Gary Ashford, from the Chartered Institute of Taxation (CIOT), said the new campaigns showed the Government had no intention of letting up on tax evasion.
"These campaigns may have a feel of déjà vu to many of us – but to those in the Revenue’s sights they are new and serious. They are a real statement of intent from the Government, and show they are determined to reach their target of bringing in an extra £7 billion over the Parliament through initiatives to tackle tax avoidance, evasion and fraud," he said.
Posters on TameBay's blogging website reacted to the news with some cynicism.

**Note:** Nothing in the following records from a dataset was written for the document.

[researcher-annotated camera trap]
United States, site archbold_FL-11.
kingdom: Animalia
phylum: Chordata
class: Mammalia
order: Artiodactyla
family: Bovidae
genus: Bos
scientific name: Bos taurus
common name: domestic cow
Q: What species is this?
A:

Gary posted: "They will get a better return by targeting premiership footballers and bankers and their various tax avoidence scams (sorry I mean schemes). Most of the home improvement folk that will be targeted are foreign and if they get any sense that HMRC are sniffing they will simply leave the country for a while before returning. Direct selling – how many sellers who don’t submit a return make a clear profit in excess of the £7500 personal allowance?
"For many its part time. We full time sellers who moan about the “business privates” are ultimately realists and know that the competition from this area is never going to go away. In the scheme of things on the face of it this is going to net a very small return for the work required and HMRC, whilst making loud noises, will ultimately, as they always do, give up and move on.
"Only if eBay offer their full cooperation and open up their entire sales database to HMRC will HMRC get some sort of result. But are HMRC going to contact eBay and are eBay going to open up their database?"